Filings with the North Carolina Secretary of State


When you form a corporation in North Carolina, you will file Articles of Incorporation with the Secretary of State. The names of the shareholders do not need to be disclosed. You will apply for an employer identification number with the IRS, and you may elect S-Status with the IRS. These are the only formation documents that are filed with the government.

The other documents you need to be properly formed are generally kept in a corporate minute book: organizational meeting and other meeting minutes, bylaws, shareholders agreements. Thus, if you change the shareholders by bringing in someone new, or buying out your co-founder, nothing needs to be filed with the Secretary of State (although you may need to close out your accounting year with a short year.) Similarly, an amendment to the bylaws or shareholders agreement does not usually require filings with the Secretary of State or the IRS.

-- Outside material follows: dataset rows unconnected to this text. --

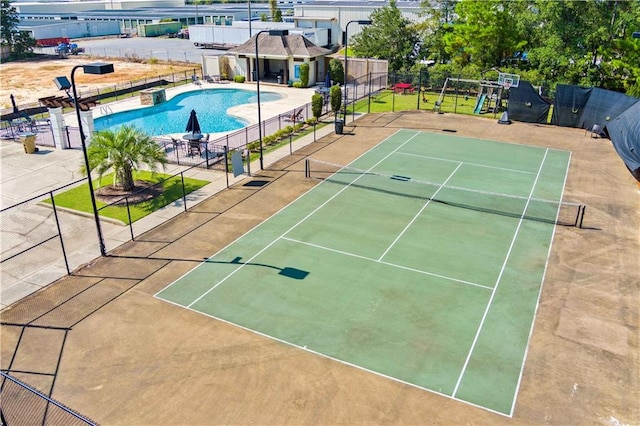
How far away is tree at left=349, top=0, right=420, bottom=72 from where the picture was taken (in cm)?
4994

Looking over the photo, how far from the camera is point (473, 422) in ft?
37.5

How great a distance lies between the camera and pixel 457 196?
77.6 feet

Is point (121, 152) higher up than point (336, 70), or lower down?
lower down

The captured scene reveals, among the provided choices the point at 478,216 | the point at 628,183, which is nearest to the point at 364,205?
the point at 478,216

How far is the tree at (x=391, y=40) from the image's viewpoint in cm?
4994

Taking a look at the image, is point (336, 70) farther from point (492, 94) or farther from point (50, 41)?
point (50, 41)

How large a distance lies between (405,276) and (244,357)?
635 centimetres

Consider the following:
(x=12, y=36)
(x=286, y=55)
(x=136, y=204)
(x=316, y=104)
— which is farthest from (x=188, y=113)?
(x=12, y=36)

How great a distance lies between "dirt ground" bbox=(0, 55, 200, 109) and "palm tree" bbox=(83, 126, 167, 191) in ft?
82.4

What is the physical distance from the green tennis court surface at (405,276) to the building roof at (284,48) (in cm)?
2517

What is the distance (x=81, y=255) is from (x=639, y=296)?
19.2m

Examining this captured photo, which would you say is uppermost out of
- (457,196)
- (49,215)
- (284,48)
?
(284,48)

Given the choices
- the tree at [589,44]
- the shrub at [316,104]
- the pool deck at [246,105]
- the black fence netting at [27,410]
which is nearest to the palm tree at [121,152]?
the pool deck at [246,105]

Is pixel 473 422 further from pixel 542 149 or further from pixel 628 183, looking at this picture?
pixel 542 149
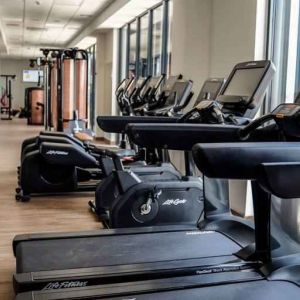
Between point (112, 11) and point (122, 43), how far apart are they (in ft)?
5.62

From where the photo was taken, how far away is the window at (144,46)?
361 inches

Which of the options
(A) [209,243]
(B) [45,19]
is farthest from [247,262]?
(B) [45,19]

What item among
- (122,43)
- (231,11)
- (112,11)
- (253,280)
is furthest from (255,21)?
(122,43)

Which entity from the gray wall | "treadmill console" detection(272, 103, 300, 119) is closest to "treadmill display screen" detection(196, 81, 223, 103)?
"treadmill console" detection(272, 103, 300, 119)

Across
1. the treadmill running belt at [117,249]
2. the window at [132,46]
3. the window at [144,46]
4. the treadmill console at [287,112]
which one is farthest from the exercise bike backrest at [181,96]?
the window at [132,46]

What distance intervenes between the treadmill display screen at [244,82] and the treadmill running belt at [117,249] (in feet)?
2.98

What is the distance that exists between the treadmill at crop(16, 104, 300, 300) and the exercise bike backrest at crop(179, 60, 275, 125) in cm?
52

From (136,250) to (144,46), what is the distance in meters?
7.29

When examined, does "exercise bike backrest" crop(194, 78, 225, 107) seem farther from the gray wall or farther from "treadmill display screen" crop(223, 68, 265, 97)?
the gray wall

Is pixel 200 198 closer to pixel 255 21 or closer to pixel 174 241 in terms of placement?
pixel 174 241

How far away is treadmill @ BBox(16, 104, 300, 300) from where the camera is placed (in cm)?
152

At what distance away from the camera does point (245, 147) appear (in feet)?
5.14

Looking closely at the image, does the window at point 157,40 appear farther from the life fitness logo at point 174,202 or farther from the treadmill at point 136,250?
the treadmill at point 136,250

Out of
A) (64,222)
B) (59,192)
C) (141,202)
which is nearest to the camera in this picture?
(141,202)
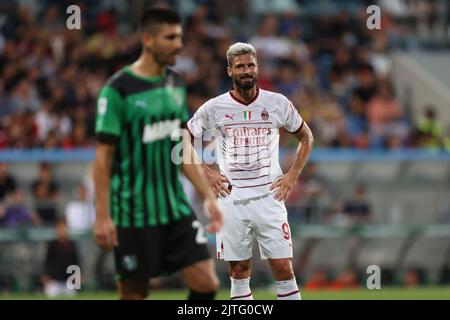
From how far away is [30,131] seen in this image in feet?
65.1

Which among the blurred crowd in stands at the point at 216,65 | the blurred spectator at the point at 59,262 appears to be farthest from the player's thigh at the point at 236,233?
the blurred crowd in stands at the point at 216,65

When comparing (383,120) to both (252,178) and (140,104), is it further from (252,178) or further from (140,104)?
(140,104)

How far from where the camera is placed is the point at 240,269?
10461 mm

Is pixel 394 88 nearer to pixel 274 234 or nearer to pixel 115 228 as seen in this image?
pixel 274 234

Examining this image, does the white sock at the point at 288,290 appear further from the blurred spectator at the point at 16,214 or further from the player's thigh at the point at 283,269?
the blurred spectator at the point at 16,214

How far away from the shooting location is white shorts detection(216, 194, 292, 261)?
10328mm

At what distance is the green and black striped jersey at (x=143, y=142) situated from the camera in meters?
8.43

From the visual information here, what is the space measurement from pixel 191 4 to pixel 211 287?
55.2ft

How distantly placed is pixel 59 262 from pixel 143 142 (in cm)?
965

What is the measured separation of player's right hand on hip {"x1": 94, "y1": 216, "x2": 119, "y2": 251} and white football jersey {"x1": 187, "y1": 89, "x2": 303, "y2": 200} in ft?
7.74

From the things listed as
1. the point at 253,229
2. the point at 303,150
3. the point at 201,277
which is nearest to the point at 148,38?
the point at 201,277

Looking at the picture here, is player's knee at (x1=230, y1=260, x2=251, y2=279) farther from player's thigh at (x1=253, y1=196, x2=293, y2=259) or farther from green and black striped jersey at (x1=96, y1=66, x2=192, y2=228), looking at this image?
green and black striped jersey at (x1=96, y1=66, x2=192, y2=228)

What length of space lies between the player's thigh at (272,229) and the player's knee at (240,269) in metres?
0.18

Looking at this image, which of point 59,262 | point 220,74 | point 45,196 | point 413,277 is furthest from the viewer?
point 220,74
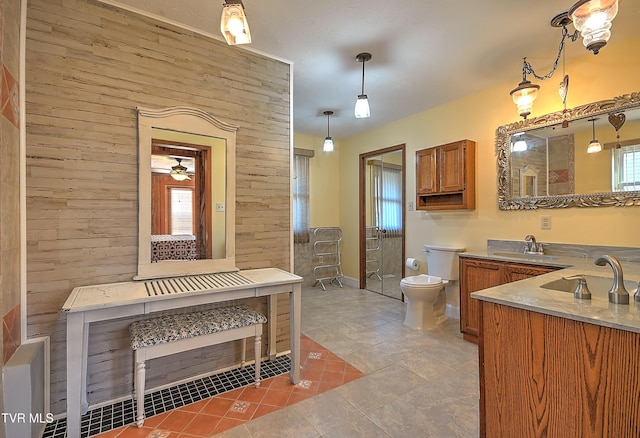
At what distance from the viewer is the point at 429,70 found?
9.13 ft

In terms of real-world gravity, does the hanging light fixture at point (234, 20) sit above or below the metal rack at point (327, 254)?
above

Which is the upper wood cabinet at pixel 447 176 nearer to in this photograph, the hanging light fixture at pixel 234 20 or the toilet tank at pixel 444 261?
the toilet tank at pixel 444 261

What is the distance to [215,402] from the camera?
76.5 inches

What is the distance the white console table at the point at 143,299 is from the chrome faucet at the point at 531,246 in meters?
2.22

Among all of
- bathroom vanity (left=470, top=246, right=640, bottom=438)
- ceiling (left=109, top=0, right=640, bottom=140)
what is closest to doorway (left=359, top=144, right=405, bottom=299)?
ceiling (left=109, top=0, right=640, bottom=140)

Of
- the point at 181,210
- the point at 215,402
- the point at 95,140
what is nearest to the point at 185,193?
the point at 181,210

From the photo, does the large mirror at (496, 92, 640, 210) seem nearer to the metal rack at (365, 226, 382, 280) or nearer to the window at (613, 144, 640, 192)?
the window at (613, 144, 640, 192)

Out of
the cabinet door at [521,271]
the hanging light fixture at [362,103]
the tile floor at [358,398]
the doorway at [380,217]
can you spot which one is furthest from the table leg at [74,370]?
the doorway at [380,217]

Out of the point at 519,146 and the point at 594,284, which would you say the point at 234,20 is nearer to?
the point at 594,284

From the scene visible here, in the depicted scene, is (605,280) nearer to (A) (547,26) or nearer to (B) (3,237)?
(A) (547,26)

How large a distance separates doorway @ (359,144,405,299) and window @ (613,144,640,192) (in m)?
2.66

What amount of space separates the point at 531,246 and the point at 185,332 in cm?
299

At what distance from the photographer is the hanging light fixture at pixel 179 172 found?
7.18 ft

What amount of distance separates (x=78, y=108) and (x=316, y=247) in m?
3.75
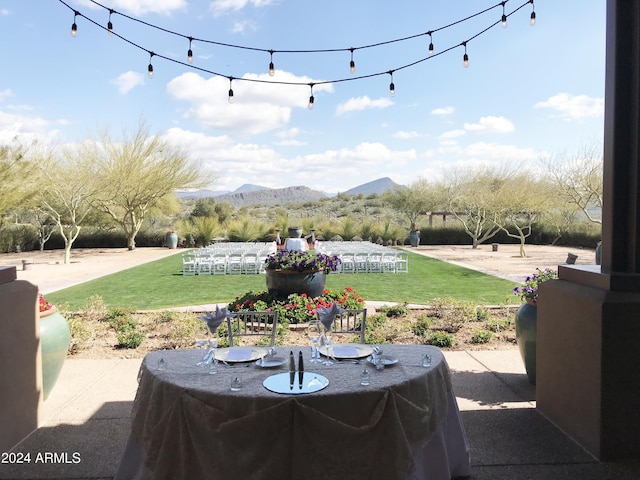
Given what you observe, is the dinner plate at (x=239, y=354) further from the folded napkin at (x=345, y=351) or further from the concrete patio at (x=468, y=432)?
the concrete patio at (x=468, y=432)

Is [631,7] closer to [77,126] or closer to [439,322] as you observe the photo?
[439,322]

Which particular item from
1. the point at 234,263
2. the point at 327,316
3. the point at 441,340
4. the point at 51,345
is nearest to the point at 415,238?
the point at 234,263

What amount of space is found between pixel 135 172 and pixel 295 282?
1934 cm

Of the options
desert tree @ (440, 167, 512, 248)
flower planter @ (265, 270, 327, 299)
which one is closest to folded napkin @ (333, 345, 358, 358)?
flower planter @ (265, 270, 327, 299)

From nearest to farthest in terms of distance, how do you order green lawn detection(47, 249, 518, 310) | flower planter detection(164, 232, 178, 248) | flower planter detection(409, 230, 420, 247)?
green lawn detection(47, 249, 518, 310)
flower planter detection(164, 232, 178, 248)
flower planter detection(409, 230, 420, 247)

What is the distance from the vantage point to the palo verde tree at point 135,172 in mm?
24031

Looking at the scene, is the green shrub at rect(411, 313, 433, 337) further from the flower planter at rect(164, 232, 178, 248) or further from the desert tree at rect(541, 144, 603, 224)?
the flower planter at rect(164, 232, 178, 248)

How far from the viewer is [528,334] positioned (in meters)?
4.50

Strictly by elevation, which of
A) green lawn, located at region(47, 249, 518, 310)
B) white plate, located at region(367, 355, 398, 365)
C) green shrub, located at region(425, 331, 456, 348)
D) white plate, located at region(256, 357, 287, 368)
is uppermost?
white plate, located at region(367, 355, 398, 365)

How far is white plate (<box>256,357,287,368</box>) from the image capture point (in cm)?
284

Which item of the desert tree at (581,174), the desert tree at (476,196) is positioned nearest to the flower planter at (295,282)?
the desert tree at (581,174)

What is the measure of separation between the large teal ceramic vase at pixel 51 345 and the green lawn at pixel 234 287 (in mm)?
4966

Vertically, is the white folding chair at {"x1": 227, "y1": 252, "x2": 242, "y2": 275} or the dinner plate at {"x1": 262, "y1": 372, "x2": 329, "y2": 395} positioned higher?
the dinner plate at {"x1": 262, "y1": 372, "x2": 329, "y2": 395}

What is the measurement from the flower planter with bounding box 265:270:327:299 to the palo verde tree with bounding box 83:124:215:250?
17.8 meters
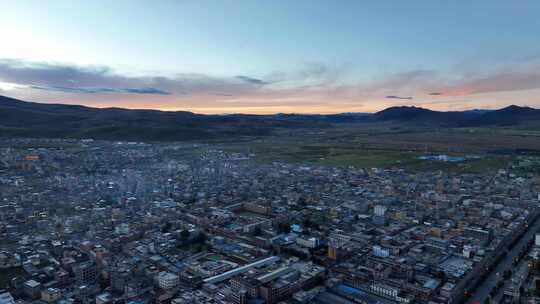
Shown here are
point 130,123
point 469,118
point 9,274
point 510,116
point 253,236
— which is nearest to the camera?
point 9,274

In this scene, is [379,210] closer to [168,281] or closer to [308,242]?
[308,242]

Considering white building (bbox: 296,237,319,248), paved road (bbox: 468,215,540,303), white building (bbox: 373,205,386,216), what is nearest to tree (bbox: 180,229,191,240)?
white building (bbox: 296,237,319,248)

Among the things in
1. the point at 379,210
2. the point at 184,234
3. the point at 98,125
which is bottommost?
the point at 184,234

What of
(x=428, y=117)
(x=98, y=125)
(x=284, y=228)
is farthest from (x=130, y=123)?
(x=428, y=117)

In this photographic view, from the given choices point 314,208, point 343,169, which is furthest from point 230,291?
point 343,169

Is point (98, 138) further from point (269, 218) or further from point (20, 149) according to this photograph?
point (269, 218)

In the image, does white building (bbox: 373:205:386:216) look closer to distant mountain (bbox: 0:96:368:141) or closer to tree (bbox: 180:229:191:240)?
tree (bbox: 180:229:191:240)

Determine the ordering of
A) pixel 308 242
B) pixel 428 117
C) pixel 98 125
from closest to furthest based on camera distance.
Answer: pixel 308 242 → pixel 98 125 → pixel 428 117
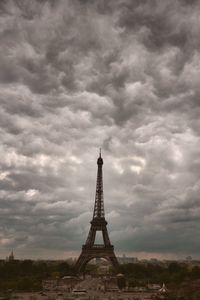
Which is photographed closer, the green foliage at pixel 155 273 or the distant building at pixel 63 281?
the green foliage at pixel 155 273

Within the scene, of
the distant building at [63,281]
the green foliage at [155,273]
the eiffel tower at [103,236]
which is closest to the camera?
the green foliage at [155,273]

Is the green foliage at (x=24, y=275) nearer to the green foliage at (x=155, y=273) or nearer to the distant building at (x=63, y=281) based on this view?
the distant building at (x=63, y=281)

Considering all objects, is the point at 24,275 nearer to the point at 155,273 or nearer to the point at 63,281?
the point at 63,281

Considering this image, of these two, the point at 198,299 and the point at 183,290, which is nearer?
the point at 198,299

Limited liability companies are formed by filing Articles of Organization with the North Carolina Secretary of State. Again, the members (owners) of the company do not need to be identified. The company also applies to the IRS for an EIN. Operating agreements or buy-sell agreements among the owners are not filed. Changes in ownership, the operating agreement or buy-sell agreement are not documented by a government filing.

Both LLCs and Corporations, however, need to file annual reports in March or April (depending on the type of entity) with the North Carolina Secretary of State. Again, these will not require the names of the owners, but require disclosure of the officers, directors or managers.